As irritated as comedians are by these kneejerk reactions, Nish Kumar of Comedy Central’s The Alternative Comedy Experience believes that an audience’s outrage is sometimes justified. “People are conflating two separate trends,” he says. “I find the practice of tweeting things out of context to be very scary, but political correctness is something different. I don’t think it’s a bad thing for comics to consider the impact of the words they’re choosing, and I don’t think it’s killing comedy. Jerry Seinfeld is a hero of mine, so I take what he says very seriously, but I’m not sure why he would want to undo the good work that’s already been done to make comedy more responsible. I’m certain he wouldn’t like it if someone did a routine that was anti-Semitic or racist.”

For Kumar, Seinfeld’s grumblings about political correctness echo those of the bluff, bigoted comics who held sway on British television in the 1970s, “the era of white men in bow ties telling jokes about their Pakistani neighbours”. When alternative comedy came along in the 1980s, Bernard Manning and his peers suddenly found that they were out of touch and out of fashion. Could it be that Seinfeld and Rock, likewise, have simply failed to keep up with social progress? As Wool puts it, “They’re just coming to terms with the fact that they’re not very cool any more.” 

Shock and awe

Ronson isn’t convinced. “It’s a really interesting analogy, but Bernard Manning and that 1970s crowd were imperialistic misogynists who were all about maintaining the sexist, racist status quo. Their kind of comedy needed to be overthrown. But things are different now. These days, there’s no discernment. Nobody seems to be able to tell the difference between a racist joke and a liberal joke that comments on racism. The condemnation is harder and colder now, too. Someone whose joke lands badly is being treated with the same ferocity as a racist cop in Texas. They’re treated as if their secret evil has been uncovered, but some misjudged gag at a comedy club is not the clue to someone’s secret evil. Young people have decided it is, but it’s not. ”

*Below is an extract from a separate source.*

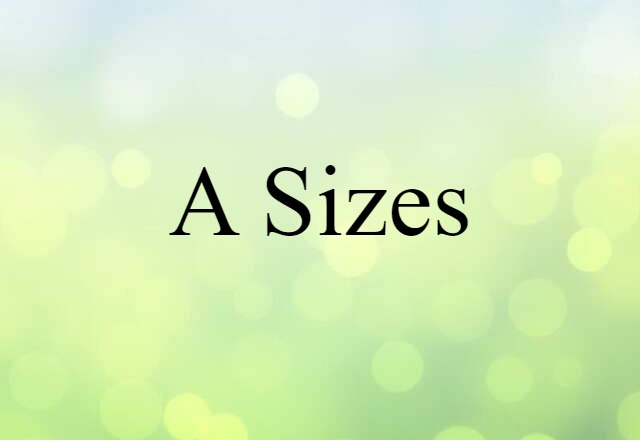 A sizes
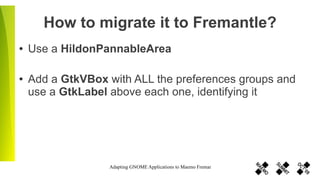 Adapting GNOME Applications to Maemo Fremantle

Someone whose joke lands badly is being treated with the same ferocity as a racist cop in Texas - Jon Ronson

The Twittersphere’s self-righteous fury isn’t the whole story, though. The irony is that, at the same time as people are getting hot under the collar about a ‘misjudged gag’ here and there, there are signs that outrageous comedy is on the rise. After all, Louis CK’s Saturday Night Live monologue may have appalled viewers, but it was, nonetheless, broadcast across the US by a major television network.

Two of this year’s most profitable film comedies, Ted 2 and Trainwreck, are stuffed with jokes so rude that they would have given censors a heart attack a decade ago. And that’s even before we get to podcasts and YouTube videos. There may be new platforms from which to complain about offensive comedy, but there are also new platforms where that offensive comedy can be seen. 

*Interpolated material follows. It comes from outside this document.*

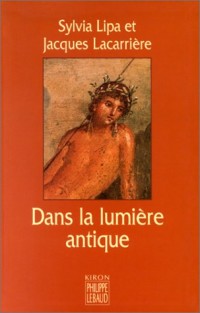 Dans la lumière antique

People will always look for something that might shock them - Hal Cruttenden

“You may get a bit of abuse on Twitter, but I don’t think comedians are being silenced,” says Hal Cruttenden, a veteran of ITV’s Sunday Night at the Palladium and BBC1’s Live at the Apollo, “because people will always look for something that might shock them. They have an appetite for hearing something edgy, something that hasn’t been controlled. If you look at some of the things that Frankie Boyle got away with on Mock the Week [on BBC2], it’s amazing.”

Boyle embodies our current contradictory attitudes towards risk-taking comedy. The Scottish stand-up is notorious for his dark material, but if his jokes had been “safer and gooier”, he would never have become such a big star. In July, campaigners asked for his show at Belfast’s Féile an Phobail festival to be cancelled because one of his jokes, five years ago, had involved Down’s Syndrome. It’s a sign of the times that people are protesting loudly about a comedian – but it’s also a sign of the times that the show is going ahead. 

“It wasn’t the festival’s intention to upset anyone,” a Féile an Phobail spokesman told the Independent newspaper. “But it’s been the fastest selling comedy gig that that they have ever put on, and that’s the simple fact of the matter.”